Elasticsearch和Hive整合，将hive数据同步到ES中

本文链接：https://blog.csdn.net/tototuzuoquan/article/details/102601040

1 Elasticsearch整合Hive

1.1 软件环境

Hadoop软件环境
Hive软件环境
ES软件环境

1.2 ES-Hadoop介绍

1.2.1 官网

https://www.elastic.co/cn/products/hadoop

1.2.2 对 Hadoop 数据进行交互分析

Hadoop 是出色的批量处理系统，但是要想提供实时结果则颇具挑战。为了实现真正的交互式数据探索，您可以使用 ES-Hadoop 将 Hadoop 数据索引到 Elastic Stack，以充分利用快速的 Elasticsearch 引擎和Kibana精美的可视化效果。
有了 ES-Hadoop，您可以轻松构建动态的嵌入式搜索应用来处理您的 Hadoop 数据，或者使用全文本、空间地理查询和聚合，执行深度的低延时分析。从产品推荐到基因组测序，ES-Hadoop 开启了广泛而全新的应用领域。
在这里插入图片描述

1.2.3 让数据在 Elasticsearch 和 Hadoop 之间无缝移动

只有实现了数据的快速移动，才能让实时决策成为可能。凭借现有Hadoop API的动态扩展，ES-Hadoop让您能够在Elasticsearch和Hadoop之间轻松地双向移动数据，同时借助HDFS作为存储库，进行长期存档。分区感知、故障处理、类型转换和数据共享均可透明地完成。

1.2.4 本地对接Spark及其衍生技术

ES-Hadoop 完全支持 Spark、Spark Streaming 和 SparkSQL。此外，无论您使用 Hive、Pig、Storm、Cascading，还是标准 MapReduce，ES-Hadoop 都将提供本地对接，供您向 Elasticsearch 索引数据并从 Elasticsearch 查询数据。无论您用哪种技术，Elasticsearch 的所有功能任您支配。
在这里插入图片描述

1.2.5 随时随地确保数据安全

ES-Hadoop 拥有您需要的所有安全功能，包括 HTTP 身份验证和对 SSL/TLS 的支持。此外，它还能与支持 Kerberos 的 Hadoop 部署一起使用。

#### 记录列表:
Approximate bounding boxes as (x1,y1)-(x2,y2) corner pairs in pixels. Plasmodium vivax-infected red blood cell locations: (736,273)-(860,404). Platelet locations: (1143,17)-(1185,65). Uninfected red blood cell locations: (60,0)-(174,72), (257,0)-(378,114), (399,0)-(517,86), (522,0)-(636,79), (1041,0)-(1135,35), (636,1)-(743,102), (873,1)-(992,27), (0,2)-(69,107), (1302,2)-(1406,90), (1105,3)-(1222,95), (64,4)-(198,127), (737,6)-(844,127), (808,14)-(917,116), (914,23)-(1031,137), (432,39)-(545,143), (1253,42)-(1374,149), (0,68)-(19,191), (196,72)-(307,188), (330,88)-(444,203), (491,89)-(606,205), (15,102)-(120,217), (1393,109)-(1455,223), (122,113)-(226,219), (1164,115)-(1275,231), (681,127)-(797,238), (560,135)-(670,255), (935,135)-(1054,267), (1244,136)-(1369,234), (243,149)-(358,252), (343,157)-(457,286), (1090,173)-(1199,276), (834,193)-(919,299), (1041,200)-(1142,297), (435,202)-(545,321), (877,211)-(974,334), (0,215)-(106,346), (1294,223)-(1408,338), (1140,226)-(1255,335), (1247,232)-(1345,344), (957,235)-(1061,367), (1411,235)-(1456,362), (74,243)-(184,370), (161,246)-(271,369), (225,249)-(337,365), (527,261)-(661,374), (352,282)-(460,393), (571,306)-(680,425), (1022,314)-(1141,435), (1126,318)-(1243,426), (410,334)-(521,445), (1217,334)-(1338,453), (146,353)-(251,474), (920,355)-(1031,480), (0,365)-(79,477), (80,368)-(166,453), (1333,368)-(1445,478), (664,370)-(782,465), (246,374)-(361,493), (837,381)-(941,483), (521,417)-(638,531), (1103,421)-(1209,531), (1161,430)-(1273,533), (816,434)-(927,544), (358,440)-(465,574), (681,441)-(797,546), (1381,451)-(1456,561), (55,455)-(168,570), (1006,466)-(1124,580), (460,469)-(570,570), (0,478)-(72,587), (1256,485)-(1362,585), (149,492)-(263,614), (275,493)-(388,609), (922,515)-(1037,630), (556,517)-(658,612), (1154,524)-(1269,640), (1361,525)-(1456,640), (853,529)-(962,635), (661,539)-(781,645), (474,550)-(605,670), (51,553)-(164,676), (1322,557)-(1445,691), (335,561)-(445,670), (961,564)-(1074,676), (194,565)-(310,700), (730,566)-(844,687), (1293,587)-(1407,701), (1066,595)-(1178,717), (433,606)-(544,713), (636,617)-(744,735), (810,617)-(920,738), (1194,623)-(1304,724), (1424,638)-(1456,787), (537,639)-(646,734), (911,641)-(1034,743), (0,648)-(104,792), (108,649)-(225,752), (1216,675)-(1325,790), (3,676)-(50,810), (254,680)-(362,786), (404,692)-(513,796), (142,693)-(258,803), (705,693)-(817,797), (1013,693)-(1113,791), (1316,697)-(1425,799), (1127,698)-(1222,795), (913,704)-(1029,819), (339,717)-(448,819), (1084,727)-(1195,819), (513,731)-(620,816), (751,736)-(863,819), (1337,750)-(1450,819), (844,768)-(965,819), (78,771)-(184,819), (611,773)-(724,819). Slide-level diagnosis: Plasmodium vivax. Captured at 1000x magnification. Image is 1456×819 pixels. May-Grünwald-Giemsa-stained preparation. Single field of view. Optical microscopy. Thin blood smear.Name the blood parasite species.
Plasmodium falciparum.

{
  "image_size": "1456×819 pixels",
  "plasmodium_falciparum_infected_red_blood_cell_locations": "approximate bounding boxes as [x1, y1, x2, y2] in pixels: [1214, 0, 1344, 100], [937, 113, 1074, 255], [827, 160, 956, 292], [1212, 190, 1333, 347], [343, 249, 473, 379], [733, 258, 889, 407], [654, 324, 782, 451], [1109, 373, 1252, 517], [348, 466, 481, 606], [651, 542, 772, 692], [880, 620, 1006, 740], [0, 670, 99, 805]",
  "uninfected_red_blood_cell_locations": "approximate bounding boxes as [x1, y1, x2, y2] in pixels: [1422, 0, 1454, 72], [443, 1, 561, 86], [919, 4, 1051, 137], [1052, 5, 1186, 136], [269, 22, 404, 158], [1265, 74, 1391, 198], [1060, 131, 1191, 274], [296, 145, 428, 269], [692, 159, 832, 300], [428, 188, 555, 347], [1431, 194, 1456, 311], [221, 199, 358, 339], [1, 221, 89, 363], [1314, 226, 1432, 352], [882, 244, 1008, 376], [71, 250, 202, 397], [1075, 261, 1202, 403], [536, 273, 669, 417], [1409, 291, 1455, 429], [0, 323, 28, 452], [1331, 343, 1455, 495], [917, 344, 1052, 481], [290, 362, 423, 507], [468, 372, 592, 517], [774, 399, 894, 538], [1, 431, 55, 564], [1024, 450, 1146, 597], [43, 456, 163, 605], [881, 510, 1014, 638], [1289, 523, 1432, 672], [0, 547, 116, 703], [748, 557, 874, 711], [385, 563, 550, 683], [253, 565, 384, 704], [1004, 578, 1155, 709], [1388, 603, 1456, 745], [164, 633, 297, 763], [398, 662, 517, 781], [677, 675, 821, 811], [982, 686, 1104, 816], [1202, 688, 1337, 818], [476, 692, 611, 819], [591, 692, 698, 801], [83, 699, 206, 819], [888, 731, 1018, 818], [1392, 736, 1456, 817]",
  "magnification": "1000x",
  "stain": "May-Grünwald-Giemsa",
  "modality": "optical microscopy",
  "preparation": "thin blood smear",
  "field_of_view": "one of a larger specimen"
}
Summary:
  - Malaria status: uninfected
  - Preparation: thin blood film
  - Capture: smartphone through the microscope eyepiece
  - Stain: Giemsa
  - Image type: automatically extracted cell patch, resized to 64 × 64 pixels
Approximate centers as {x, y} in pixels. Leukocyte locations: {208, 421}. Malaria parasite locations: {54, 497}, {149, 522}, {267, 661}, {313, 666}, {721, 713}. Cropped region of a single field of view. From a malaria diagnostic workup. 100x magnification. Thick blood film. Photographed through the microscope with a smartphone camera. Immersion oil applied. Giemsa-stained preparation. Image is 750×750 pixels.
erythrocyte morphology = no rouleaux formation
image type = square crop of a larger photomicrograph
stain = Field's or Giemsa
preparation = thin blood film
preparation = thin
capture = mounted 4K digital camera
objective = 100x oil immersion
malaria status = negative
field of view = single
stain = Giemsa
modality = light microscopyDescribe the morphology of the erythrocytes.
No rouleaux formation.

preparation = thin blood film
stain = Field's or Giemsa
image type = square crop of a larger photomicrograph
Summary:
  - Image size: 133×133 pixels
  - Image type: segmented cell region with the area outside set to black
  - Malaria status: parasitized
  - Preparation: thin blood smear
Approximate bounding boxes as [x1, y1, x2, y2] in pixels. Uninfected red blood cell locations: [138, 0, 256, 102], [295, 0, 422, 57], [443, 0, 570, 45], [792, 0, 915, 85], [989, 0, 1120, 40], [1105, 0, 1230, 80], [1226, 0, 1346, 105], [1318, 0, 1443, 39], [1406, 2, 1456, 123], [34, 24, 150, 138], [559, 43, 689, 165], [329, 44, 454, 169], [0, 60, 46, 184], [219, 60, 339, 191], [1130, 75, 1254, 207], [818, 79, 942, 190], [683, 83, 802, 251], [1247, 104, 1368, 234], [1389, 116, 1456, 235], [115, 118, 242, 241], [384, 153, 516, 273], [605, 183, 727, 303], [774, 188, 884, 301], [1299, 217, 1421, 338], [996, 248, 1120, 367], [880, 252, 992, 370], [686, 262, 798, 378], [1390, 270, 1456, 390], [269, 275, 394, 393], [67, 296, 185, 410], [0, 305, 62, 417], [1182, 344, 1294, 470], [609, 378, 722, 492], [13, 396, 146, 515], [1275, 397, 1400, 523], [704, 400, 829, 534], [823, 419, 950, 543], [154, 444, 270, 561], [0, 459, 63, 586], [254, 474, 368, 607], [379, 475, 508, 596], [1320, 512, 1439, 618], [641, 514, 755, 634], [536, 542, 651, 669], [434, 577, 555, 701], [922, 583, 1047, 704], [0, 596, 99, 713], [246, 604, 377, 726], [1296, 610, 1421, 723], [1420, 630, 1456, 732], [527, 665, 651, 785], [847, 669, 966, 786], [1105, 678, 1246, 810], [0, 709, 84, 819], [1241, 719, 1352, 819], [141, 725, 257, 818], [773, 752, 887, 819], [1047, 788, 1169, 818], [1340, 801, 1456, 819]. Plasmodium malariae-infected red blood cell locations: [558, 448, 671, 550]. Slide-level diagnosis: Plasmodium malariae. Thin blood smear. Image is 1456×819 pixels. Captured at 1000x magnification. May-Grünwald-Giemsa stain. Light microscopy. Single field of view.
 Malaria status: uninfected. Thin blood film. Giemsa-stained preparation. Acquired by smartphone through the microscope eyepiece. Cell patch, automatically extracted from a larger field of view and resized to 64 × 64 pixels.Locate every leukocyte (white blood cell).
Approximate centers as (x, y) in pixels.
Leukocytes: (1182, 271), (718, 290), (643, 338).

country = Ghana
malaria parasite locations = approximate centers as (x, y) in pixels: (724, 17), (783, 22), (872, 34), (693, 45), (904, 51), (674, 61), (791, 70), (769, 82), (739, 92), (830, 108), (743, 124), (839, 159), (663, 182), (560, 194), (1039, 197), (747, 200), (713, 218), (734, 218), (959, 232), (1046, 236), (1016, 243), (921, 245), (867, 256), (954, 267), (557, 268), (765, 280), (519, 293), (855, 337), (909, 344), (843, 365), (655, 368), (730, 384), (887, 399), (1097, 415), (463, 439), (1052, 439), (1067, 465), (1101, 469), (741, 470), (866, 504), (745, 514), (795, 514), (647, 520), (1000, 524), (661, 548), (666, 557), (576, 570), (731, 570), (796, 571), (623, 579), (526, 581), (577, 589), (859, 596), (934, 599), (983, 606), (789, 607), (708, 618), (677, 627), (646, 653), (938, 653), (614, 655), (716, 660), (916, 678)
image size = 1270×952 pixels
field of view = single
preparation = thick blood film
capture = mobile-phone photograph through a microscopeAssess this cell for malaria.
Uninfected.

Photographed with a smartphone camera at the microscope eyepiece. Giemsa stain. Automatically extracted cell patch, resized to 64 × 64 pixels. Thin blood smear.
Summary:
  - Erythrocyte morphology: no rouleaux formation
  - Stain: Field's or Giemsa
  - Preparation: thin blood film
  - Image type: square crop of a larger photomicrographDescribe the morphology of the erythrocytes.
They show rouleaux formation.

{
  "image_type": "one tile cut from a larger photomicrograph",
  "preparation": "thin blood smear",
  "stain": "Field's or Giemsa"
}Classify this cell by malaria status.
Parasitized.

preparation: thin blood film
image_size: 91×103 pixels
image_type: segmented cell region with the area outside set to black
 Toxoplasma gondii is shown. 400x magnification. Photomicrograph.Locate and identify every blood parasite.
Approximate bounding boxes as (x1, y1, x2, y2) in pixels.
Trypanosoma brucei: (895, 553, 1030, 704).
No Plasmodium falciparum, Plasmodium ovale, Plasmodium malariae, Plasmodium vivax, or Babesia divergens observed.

#### 任务目标:
续写讲 Elasticsearch 与 Hive 整合的那篇文章，从“此外，它还能与支持 Kerberos 的 Hadoop 部署一起使用。”之后接着往下写。

#### 作答:
1.3 安装

1.3.1 常规安装

获取Elasticsearch-hadoop二进制文件可以通过从http://elastic.co/下载一个zip包（这个zip包中包含jars，sources，和documention）,或者通过添加依赖文件：

<dependency>
  <groupId>org.elasticsearch</groupId>
  <artifactId>elasticsearch-hadoop</artifactId>
  <version>7.1.1</version>
</dependency>

上面的这个jar包包含所有的Elasticsearch-Hadoop的特性，在运行时期间不需要任何其它的依赖。换句话说，它可以原样使用。
Elasticsearch-hadoop二进制适用于Hadoop 2.x（又叫做yarn）环境，在5.5版本之后支持hadoop 1.x版本环境的将会过时，在6.0之后将不会再进行测试。

1.3.2 最小版二进制包

Elasticsearch-hadoop提供最小版本的用于每个集成的jar包，

1.3.2.1 Map/Reduce集成

<dependency>
  <groupId>org.elasticsearch</groupId>
  <artifactId>elasticsearch-hadoop-mr</artifactId>  
  <version>7.1.1</version>
</dependency>

1.3.2.2 Hive集成

<dependency>
  <groupId>org.elasticsearch</groupId>
  <artifactId>elasticsearch-hadoop-hive</artifactId>  
  <version>7.1.1</version>
</dependency>

1.3.2.3 Pig集成

<dependency>
  <groupId>org.elasticsearch</groupId>
  <artifactId>elasticsearch-hadoop-pig</artifactId>  
  <version>7.1.1</version>
</dependency>

1.3.2.4 Spark集成

<dependency>
  <groupId>org.elasticsearch</groupId>
  <artifactId>elasticsearch-spark-20_2.10</artifactId>  
  <version>7.1.1</version>
</dependency>

注意：spark artifact。注意后缀中的这个-20表示spark的兼容版本。Spark 2.0+使用20,Spark 1.3 ~1.6使用13.
要注意的是，_2.10后缀表示scala的兼容版本。

以下是Spark version和ES-Hadoop Artifact ID的对应版本。
在这里插入图片描述

1.3.2.5 Strom集成

<dependency>
  <groupId>org.elasticsearch</groupId>
  <artifactId>elasticsearch-storm</artifactId>  
  <version>7.1.1</version>
</dependency>

1.3.3 配置

Elasticsearch-Hadoop的行为可以通过下面的属性来定制。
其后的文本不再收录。